The engineering licensing body where I am requires us to use that uses Entrust certificates and services. Notarius has apps for signing/certifying documents, like pdf, with apps running on Windows. For non-engineering applications I’ve been signing/certifying documents using MasterPDF, LibreOffice & other programs on Ubuntu 20.04 with Seahorse as a certificate manager. I’ve requested from Notarius customer support to have the certificates so I can work without their Windows software but they don’t seem to understand the question, insisting I need an epf file, a Microsoft security file. I’m a bit of a cybersecurity newby and I’m wondering exactly what files I should be asking for. For Entrust would it be a .pem, .pki or .crt file? There’s information on how to setup a root certificate for Entrust on Ubuntu but what else do I need? Thanks for any help in this regards.

Best Regards,


These answers are provided by our Community. If you find them useful, show some love by clicking the heart. If you run into issues leave a comment, or add your own answer to help others.

Submit an Answer
2 answers


I am not rally familiar with, but in most cases a .pem certificate should be sufficient.
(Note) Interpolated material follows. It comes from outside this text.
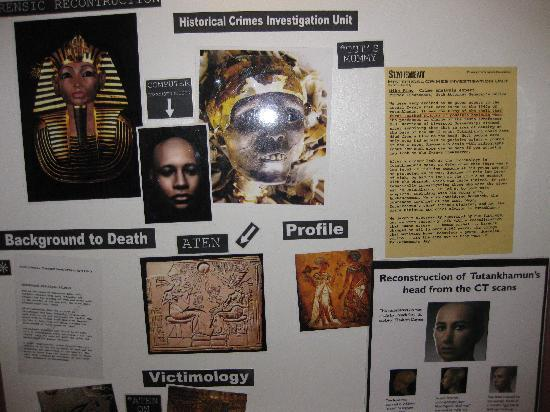 Tutankhamun Exhibition: Plenty to see
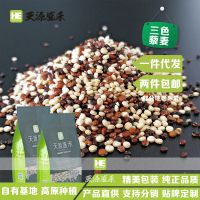 三色藜麦米 精装批发分销微供代发包邮进口品质基地自种纯正黎麦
However if this does not work, my advise would be to ask your case to be escalated with as they are the provider of the service and they should be able to confirm this.

Hello Christian,

An EPF file is what I would call an Entrust formatted security file which holds certificates, private keys and other security data. Some times it’s referred to as an Entrust Profile. Most standard applications do not know how to use an EPF file.

I’ll assume that there is a certificate associated with your name that was created/managed by using Entrust. You would need to get a copy of this certificate; which appears to be what you are trying to do. If they are insisting that you need an EPF file, does that mean they are willing to provide you with that EPF file?

What you likely need is an PKCS12 formatted certificate (often held in a file with extension .p12 or .pfx). If you have a .pem file that is associated with your certificate, then that might work, but that depends on what is in the PEM file (a file in PEM format can contain lots of different things). If they have the EPF file for your certificate, then they should be able to export your certificate out of the EPF file and into a PKCS12 file. If they can’t do that, but they are able to give you the EPF file, then you should be able to do that export yourself. There is an Entrust application (Windows based) for performing such an export.

If you get access to the EPF file but are stuck trying to find a way to export the certificates using your Ubuntu GNU/Linux system, then let me know as I have ideas for that also.